My last posting was a bit of a cliff-hanger (sorry) for the claims that:
- We’re doing useful work to enable NGOs and election officials to offer online voter registration assistance to voters …
- … without doing a major acquisition or system integration of the scale that VA is doing now (with OSDV help) or that WA has done or CA is doing in a similar way …
- … but rather using a middle way, between those large projects and the “download this PDF to fill out by hand” kind of support.
The key here is to enable election officials to extend a major change in usability, while spending modest time and effort to quickly stand up an online voter registration assistance service.

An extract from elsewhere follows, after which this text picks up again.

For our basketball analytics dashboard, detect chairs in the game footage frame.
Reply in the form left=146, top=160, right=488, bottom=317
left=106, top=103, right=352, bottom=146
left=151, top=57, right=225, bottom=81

As I wrote earlier, we took the first step a few weeks ago when we went live with a new release of the “Rocky” OVR assistance system operated by RockTheVote and hosted by Open Source Labs. The main feature of the new release was a web services application programming interface (API) that provides other web applications with access to all of Rocky’s functions for voter registration assistance. Now it is time for me to connect the dots from there to actual benefit for voters and election officials — starting with an explanation of what the API is.
If you take a test drive of “Rocky” you will see a human interface for people and their browsers to interact with Rocky. By contrast, the programming interface is for other web sites to interact with Rocky, or indeed any software including mobile apps and FaceBook apps. Another web site could implement its own separate human interface — different branding, different workflow — while a mobile app could assist the user by pulling information stored on the mobile device. But either way, the web site or mobile app does not need to have any back-end. Instead, they rely on Rocky for checking user data, constructing PDFs, storing registrant data, sending email reminders, and so forth.

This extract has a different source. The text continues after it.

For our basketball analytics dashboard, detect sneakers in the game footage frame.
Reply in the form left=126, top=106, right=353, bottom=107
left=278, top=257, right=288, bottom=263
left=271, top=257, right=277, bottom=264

As a result, we’ve substantially lowered the cost in time and effort for any elections officials or NGOs to develop and deploy their own online-voter-assistance system, by opening up Rocky to be the back-end for these systems, so that all the complexity — and cost of deployment! — of the back-end functionality just drops out of these systems. No database to set up and manage, no computational heavy lifting. For organizations that already have a web site, it can be as simple as adding one or a few new forms pages, with a link to Rocky that will submit the voter’s registration information, and present back to the user the PDF with their completed form and mailing instructions.
Any organization can use Rocky via the API in this way, including local elections offices that already have a Web site that they can update to use the Rocky API. And for local election officials in particular, there is an additional benefit. Via the API they can obtain a digital copy of the voter registration form data, and a tracking number. When the signed paper form arrives in the mail, they can type or scan in the bar-coded tracking number, and get the form data, so that they don’t have to retype all the information on the form — a time consuming (and in peak voter registration season, expensive) task with much scope for human error.
There’s a lot to like about this approach, but it gets even better. In an upcoming release there will be even more features that will help organizations have the very own Rocky OVR system, but without having to have an existing web site that is easy to modify. Depending on how fancy an elections org wants to customize the look and feel, it could be a matter of a couple hours work to get up and running. Even better! More on that when the system is live.